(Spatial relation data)
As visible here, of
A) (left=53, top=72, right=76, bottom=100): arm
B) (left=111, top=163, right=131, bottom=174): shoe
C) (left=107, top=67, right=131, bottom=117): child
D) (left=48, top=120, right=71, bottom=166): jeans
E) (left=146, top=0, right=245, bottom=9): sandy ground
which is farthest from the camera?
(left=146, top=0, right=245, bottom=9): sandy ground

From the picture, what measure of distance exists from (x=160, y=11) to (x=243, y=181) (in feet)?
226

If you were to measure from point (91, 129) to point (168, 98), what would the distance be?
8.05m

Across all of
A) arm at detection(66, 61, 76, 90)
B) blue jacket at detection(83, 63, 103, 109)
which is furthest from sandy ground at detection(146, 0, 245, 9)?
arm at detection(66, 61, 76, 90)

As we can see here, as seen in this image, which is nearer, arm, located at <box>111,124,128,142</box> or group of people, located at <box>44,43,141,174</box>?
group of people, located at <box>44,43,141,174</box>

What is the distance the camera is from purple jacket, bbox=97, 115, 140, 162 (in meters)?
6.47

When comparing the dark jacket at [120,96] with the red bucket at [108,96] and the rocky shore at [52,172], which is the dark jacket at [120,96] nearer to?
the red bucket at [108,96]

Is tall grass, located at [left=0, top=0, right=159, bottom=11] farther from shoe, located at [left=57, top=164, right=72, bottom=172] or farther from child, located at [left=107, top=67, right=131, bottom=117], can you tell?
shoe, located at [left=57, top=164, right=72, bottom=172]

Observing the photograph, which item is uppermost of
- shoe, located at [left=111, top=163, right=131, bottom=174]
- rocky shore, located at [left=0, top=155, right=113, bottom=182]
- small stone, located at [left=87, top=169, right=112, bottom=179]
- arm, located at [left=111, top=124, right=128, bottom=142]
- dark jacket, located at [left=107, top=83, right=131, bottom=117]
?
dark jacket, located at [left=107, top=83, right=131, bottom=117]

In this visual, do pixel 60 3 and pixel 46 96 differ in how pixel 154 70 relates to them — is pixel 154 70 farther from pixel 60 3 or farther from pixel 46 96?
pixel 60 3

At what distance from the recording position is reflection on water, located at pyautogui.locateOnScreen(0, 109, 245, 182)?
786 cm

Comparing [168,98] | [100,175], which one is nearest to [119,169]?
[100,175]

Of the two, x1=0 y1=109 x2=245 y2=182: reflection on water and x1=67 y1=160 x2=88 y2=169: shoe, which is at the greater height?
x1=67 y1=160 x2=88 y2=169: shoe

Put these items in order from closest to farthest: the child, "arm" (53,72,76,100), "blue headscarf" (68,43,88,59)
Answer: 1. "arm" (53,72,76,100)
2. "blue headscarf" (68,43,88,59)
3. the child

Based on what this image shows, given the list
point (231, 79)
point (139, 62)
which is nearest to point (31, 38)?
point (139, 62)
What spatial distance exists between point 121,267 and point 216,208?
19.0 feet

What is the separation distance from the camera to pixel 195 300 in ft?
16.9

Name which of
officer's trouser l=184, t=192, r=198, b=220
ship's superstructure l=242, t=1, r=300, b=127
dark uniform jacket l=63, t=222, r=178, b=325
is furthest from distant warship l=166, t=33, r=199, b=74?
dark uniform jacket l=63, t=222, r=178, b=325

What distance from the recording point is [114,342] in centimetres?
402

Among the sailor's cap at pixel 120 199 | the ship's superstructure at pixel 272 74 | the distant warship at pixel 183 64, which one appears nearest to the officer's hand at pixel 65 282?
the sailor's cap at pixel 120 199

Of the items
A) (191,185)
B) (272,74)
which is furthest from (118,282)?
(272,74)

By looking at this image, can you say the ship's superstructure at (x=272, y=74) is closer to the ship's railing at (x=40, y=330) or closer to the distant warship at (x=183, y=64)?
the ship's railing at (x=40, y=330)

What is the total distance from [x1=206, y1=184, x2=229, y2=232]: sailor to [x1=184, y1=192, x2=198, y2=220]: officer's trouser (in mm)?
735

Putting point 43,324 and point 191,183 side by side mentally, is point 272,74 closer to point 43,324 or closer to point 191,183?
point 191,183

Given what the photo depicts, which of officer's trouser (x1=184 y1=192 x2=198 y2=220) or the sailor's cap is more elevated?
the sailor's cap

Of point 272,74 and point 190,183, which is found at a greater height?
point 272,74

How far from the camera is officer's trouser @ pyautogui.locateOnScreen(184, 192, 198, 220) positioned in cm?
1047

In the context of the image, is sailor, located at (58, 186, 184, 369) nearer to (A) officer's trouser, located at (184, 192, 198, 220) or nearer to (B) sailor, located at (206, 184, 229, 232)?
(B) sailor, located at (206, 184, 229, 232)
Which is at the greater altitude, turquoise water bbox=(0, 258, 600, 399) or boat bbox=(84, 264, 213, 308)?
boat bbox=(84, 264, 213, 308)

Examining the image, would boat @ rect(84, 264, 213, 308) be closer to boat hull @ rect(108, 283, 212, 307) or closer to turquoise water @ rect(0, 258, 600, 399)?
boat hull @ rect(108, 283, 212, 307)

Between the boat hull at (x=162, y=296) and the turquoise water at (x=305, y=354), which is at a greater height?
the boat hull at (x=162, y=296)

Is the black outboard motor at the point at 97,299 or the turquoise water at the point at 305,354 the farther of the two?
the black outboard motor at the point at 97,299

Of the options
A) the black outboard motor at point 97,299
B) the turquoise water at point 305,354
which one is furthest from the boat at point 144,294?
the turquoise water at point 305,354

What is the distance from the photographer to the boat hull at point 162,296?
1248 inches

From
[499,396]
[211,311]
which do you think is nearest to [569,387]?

> **What is required**: Beginning with the line that contains "Is the black", repeat every line through the end of the records and nothing more.

> **Task result**:
Is the black outboard motor at the point at 97,299 or the turquoise water at the point at 305,354 the farther of the two?
the black outboard motor at the point at 97,299

Of the options
A) the black outboard motor at point 97,299
B) the turquoise water at point 305,354
which one is furthest from the boat at point 144,294?
the turquoise water at point 305,354

What is the distance from the photographer to the boat hull at point 162,296?
1248 inches

From
[499,396]
[211,311]
which do you think is nearest to [569,387]?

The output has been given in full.